Eric Haynes is at home in Las Vegas, working toward a college degree in culinary management. He’s thought about going back up to Alaska. He misses it sometimes, though he’s not sure he’d be welcome back on another FCA boat after filing a lawsuit against the company.

A little more than a year after the sinking, Eric met Karen Jacobsen, Captain Pete’s daughter, at the Fishermen’s Memorial in Seattle. Karen had planned a sunrise service at the monument where her father’s name—along with those of Byron Carrillo, Dan Cook, and David Silveira—had been inscribed months before. Karen was shattered by her father’s death and sees great significance in the fact that the tragedy occurred on Easter—enough so that she chose to hold the ceremony at sunrise on Easter morning, rather than on the anniversary of the date the Ranger was lost.

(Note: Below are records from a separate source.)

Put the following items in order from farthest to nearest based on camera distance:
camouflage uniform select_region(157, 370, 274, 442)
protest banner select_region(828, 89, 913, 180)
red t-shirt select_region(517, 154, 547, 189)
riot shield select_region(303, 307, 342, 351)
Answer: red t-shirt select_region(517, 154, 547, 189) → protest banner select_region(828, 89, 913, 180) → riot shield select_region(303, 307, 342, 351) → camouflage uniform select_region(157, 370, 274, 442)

In the two years since the boat sank, many more names have been added to the Seattle memorial, which is located at the working port known as Fishermen’s Terminal. Several of the names are of men from the ninety-three-foot head-and-gut boatKatmai, a one-time shrimp trawler that sank out of Dutch Harbor six months after the Ranger (and that was not enrolled in the Coast Guard’s ACSA program). There were eleven men on board. Seven died. At least two of the deceased Katmai fishermen had previously worked on FCA boats.

The ship was even farther away from help, and it took the Coast Guard many hours to reach the scene. Jayhawk pilot Shawn Tripp was one of the men on the case. He had been predeployed to Cold Bay, for the fall red king crab season. The future of aircrew predeployment to St. Paul, meanwhile, is expected to continue despite the long-anticipated permanent closure of the Coast Guard’s LORAN station in February 2010.

THE COAST GUARD RESCUE TEAMS that responded to the Alaska Ranger case piled up awards, especially rescue swimmers O’Brien Starr-Hollow and Abram Heller, who was awarded one of aviation’s highest honors: the Distinguished Flying Cross. The rest of the men on the crews of the 60 and 65 helicopters were each awarded Coast Guard Air Medals.

Soon after the sinking, Brian McLaughlin made the effort to get in touch with the families of the deceased fishermen. He talked with Karen Jacobsen; and he and his wife, Amy, met with Pete Jacobsen’s brother, Billy, a retired tugboat captain who lives outside of Seattle. Forty-two lives were saved on March 23, 2008, but some of the Coast Guard rescuers had a hard time coming to terms with the fact that they hadn’t saved all of them. McLaughlin gave his Air Medal to Billy Jacobsen, who keeps it on his living room mantel.

McLaughlin has since been promoted a rank to Lieutenant Commander, and in 2009 moved with his family to Mobile, Alabama, where he’s now an instructor for new Coast Guard pilots. The family once again made the cross-country trip a summer-long RV journey.

Ed Cook continued working for the FCA for about six months after his brother’s death. And he continued making notes about safety concerns on his daily record sheets. In April 2008, less than a month after the tragedy that killed five men, Ed repeatedly noted that the Warrior’s deck crew was tying open watertight doors at sea. By early 2009, Ed had found a new job.

Beyond Ed’s documented concerns, the FCA continued to experience legal and safety problems. In the fall of 2008, the company agreed to pay a $449,700 fine to settle a series of environmental violations, including mishandling prohibited species, fishing in a protected marine area, and multiple counts of harassment against NMFS observers assigned to its boats. Just a couple of weeks before the settlement was announced, a senior crew member on board the Alaska Juris had contacted law enforcement to report that he’d been assaulted by the ship’s fish master. In June 2009 the FCA trawler Alaska Victory cracked a hull plate while transiting through ice. And in early July, the Alaska Warrior’s Japanese boatswain fell overboard after becoming tangled in fishing gear. He wasn’t wearing a life jacket. Like Ranger fish master Satoshi Konno, the boatswain’s body has still not been found.